Ebola Outbreak: Epidemic ‘Out of Control’
2014 Ebola Outbreak in West Africa (Guinea, Liberia, Sierra Leone, and Nigeria)

Defining and diagnosing diabetes
Diabetes ‘mellitus’ (honey-sweet) takes its name from the loss of sugar that makes urine sweet. It occurs in two forms. Type 1, or juvenile, diabetes starts most commonly before the age of 30, while type 2, or adult, diabetes mostly begins after the age of 30. Both types, which differ in their underlying lesions and response to treatment, have in common an impairment of the metabolism of sugars leading to abnormal levels of glucose in the blood.
Among the consequences are the passage of glucose in the urine and a high level of glucose in the body tissues, inducing a series of complications in the cardiovascular and nervous systems. It is the progression of these complications that makes diabetes a potentially very serious disease.
The diagnosis of diabetes may be suspected by the presence of symptoms such as excessive urination and thirst, recurrent infections, and unexplained weight loss (particularly in type 1, or from previous overweight in type 2). It becomes established if the level of glucose in plasma (the liquid fraction of blood) in a person fasting for 8 to 12 hours equals or exceeds 126 milligrams per deciliter. Many diabetes cases, particularly of type 2, present no symptoms for several years and are recognized only through a routine blood test done for other reasons: in this situation, the diagnosis is regarded as established only if a repeated blood test in a fasting condition confirms the result of the first.
Within an epidemiological survey carried out for research purposes, the best single diagnostic tool is to have the fasting subjects drink a concentrated solution of 75 grams of glucose and measure the glucose plasma level after 2 hours. A level of 200 milligrams per deciliter or above is diagnostic for diabetes, while values between 140 and 199 milligrams indicate an impaired regulation of glucose, a condition that increases the likelihood of developing diabetes.
Reference disease definitions are found in medical textbooks and collections of definitions have been developed, the best known and most widely used being the International Classification of Diseases and Related Health Problems (abridged as ICD) of the World Health Organization. As the name indicates, ICD is not a mere collection of disease definitions but a `nosological’ (from the Greek nosos, disease) system of ordering and grouping diseases. The grouping scheme has evolved out of that proposed in the early phases of international discussions on disease classification some 150 years ago. It reflects the same compromise between two main criteria of classification, one based on the site of the disease in the body and one based on the nature and origin of the disease. It covers five broad areas: communicable diseases of infectious origin; constitutional or general diseases (blood diseases, metabolic diseases like diabetes, cancers, mental disorders); diseases of specific organs or systems (cardiovascular, digestive, etc.); diseases related to pregnancy, birth, and development; diseases arising from injuries and poisons.
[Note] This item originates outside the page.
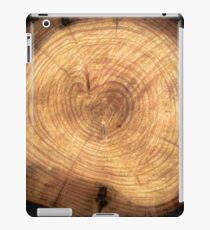 Inside a cypress iPad Case/Skin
The first edition of the ICD was adopted in 1900 during an international conference in Paris at which 26 countries were represented. Revisions took place at 10-yearly intervals, and in 1948 the newly established World Health Organization took charge of the 6th revision and became responsible for all subsequent developments. Currently the 10th revision (ICD-10), which has been updated annually since 1996 rather than being completely revised, is in use.
ICD-10 is organized into 22 disease categories, each being denoted by a three-character code composed of one letter and two numbers. The different types of diabetes mellitus have codes E10 to E14 and are included in category IV, `Endocrine, nutritional, and metabolic diseases’. Myocardial infarction is coded 121, within the category IX, `Diseases of the circulatory system’; a fourth digit, to be used optionally, makes it possible to specify the part of the heart wall affected by the infarction. The three-character code is used in all countries that keep some system of health statistics to code the disease regarded as the cause of death. In many countries, it is also used in its standard form or with extensions and modifications for coding diagnoses in hospital discharge or other health services’ records. Tables allowing conversion of codes between different versions of ICD have been developed. Death is an unequivocal event and mortality statistics are an established yardstick for the description of the health conditions of a population.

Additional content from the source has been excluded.